> Document passage
--- START ---

Formichetti et al., 2024 - Perturbing nuclear glycosylation in the mouse preimplantation embryo slows down embryonic growth
-
This repository contains all code used to generate the figures and conclusions based on RNA-Seq data contained in paper "Perturbing nuclear glycosylation in the mouse preimplantation embryo slows down embryonic growth" (Formichetti et al. 2024).
-
For each sequencing dataset, there is a subrepository with a self-explanatory name:
- 4 repositories for the 4 Smart-Seq datasets generated in our study: 2-cell embryos, morulae, blastocysts and E7 embryos non-injected or injected with Btgh/dBtgh
- 1 repository for all analyses performed using publicly available RNA-Seq data spanning mouse embryonic development (from GSE66582 and GSE76505).
For each of the 4 embryonic stages, the general workflow is the same:
-
a pipeline starting from fastq files to read counts, which was:
- for single copy genes: a Galaxy pipeline, found in src/galaxy of each subrepository
- for retrotrasposons: a custom snakemake pipeline, found in snake-make/TE_RNASeq.Snakefile of each subrepository
- for the allele-specific RNA-Seq analysis of blastocysts: a custom snakemake pipeline, found in snake-make/SNPsplit.Snakefile
- for the snakemake pipelines, config files are in config/ and conda environments are in env/conda
- different kinds of custom downstream analyses using the output of each pipeline and performed with R, all included in Rmd files with self-explanatory names, found in src/Rmd and whose output is here. Order of Rmd is specified in the main README of each subdirectory.

--- END ---

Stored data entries

--- START ---

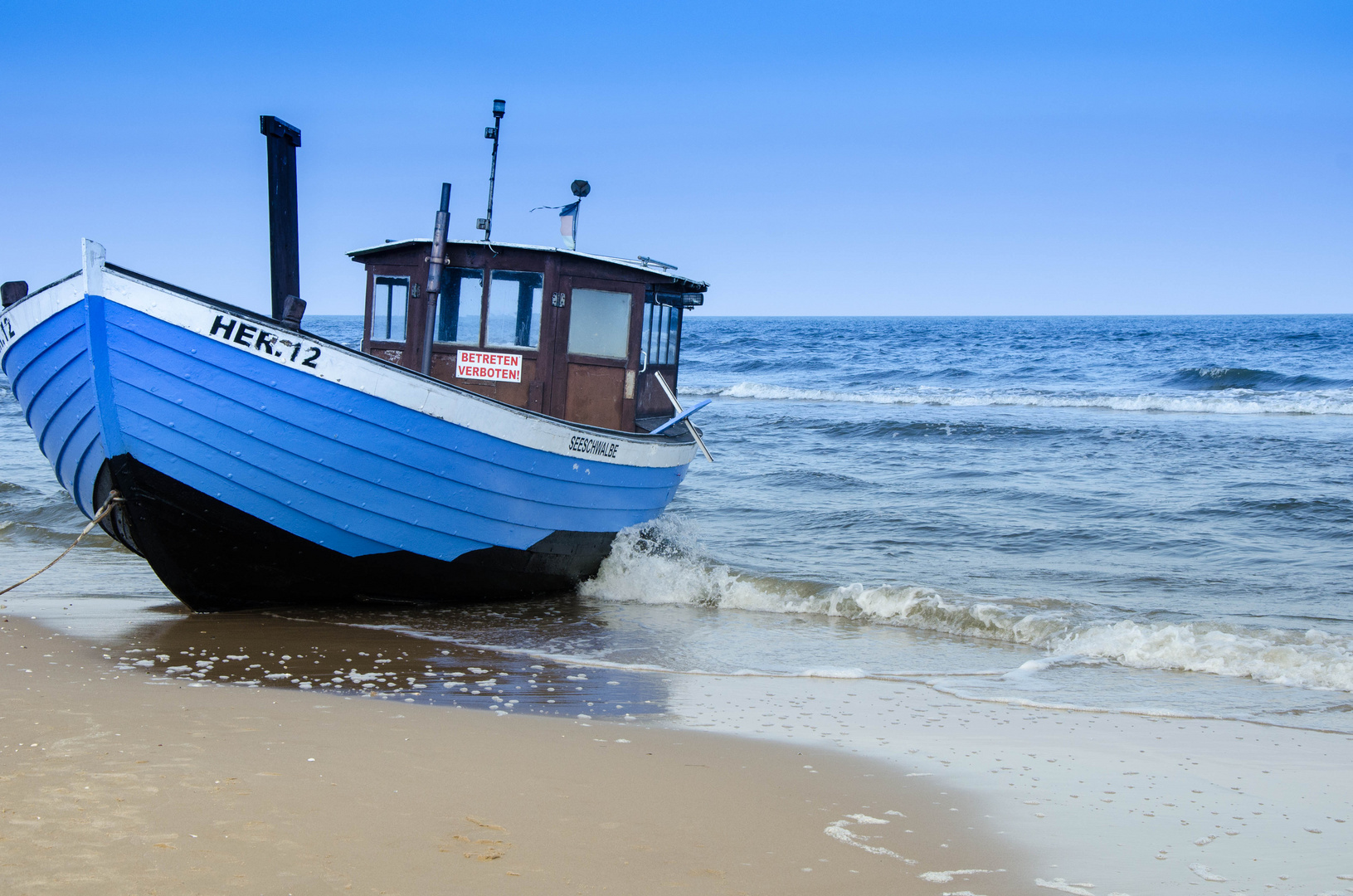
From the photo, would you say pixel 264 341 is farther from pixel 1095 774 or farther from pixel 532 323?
pixel 1095 774

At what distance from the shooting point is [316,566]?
23.3ft

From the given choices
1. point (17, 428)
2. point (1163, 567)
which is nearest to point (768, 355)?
point (17, 428)

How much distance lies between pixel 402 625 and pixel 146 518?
1729mm

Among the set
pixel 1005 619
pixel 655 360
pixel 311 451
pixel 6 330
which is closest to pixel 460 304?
pixel 655 360

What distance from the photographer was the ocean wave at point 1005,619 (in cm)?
683

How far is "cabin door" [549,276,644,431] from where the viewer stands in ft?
27.2

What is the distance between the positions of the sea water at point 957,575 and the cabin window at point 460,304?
6.90 ft

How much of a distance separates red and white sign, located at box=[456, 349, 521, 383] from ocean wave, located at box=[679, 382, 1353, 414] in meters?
20.9

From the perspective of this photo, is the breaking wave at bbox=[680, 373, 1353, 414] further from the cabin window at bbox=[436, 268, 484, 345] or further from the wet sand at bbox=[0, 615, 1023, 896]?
the wet sand at bbox=[0, 615, 1023, 896]

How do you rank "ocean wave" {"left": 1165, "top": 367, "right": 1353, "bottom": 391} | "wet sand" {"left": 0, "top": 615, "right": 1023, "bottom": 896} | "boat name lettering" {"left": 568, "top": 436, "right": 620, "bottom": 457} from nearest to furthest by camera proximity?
1. "wet sand" {"left": 0, "top": 615, "right": 1023, "bottom": 896}
2. "boat name lettering" {"left": 568, "top": 436, "right": 620, "bottom": 457}
3. "ocean wave" {"left": 1165, "top": 367, "right": 1353, "bottom": 391}

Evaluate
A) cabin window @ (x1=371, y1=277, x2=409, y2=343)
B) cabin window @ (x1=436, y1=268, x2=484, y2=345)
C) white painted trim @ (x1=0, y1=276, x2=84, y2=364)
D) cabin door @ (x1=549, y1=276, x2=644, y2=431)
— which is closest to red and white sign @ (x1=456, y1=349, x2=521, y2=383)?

--- END ---

> Task to carry out
Write the next part of the repository README for the nuclear glycosylation study, starting after its last line. These entries are separate material and not part of the repository README.

> The answer
For 2-cell embryos, the repository also contains the analysis of Smart-Seq data from GSE111864 (the subset of samples analyzed is in sequencing/Conine/SRR_Acc_List_cauda_2C_GSE111864.txt):
- same Galaxy pipeline used for the analysis of single copy genes in the Smart-Seq data generated in our study
- downstream analysis in a custom Rmd (src/Rmd/Conine.Rmd) whose outputs (list of maternal and EGA genes and counts table) are used in src/Rmd/embryo_filtering_and_clustering.Rmd
-
a pipeline starting from fastq files to read counts, which was:
- for single copy genes: a Galaxy pipeline, found in src/galaxy/Galaxy-Workflow-PE_TranscriptCount_v1.3.ga (which outputs transcripts counts, summarized at gene level downstream in Rmd)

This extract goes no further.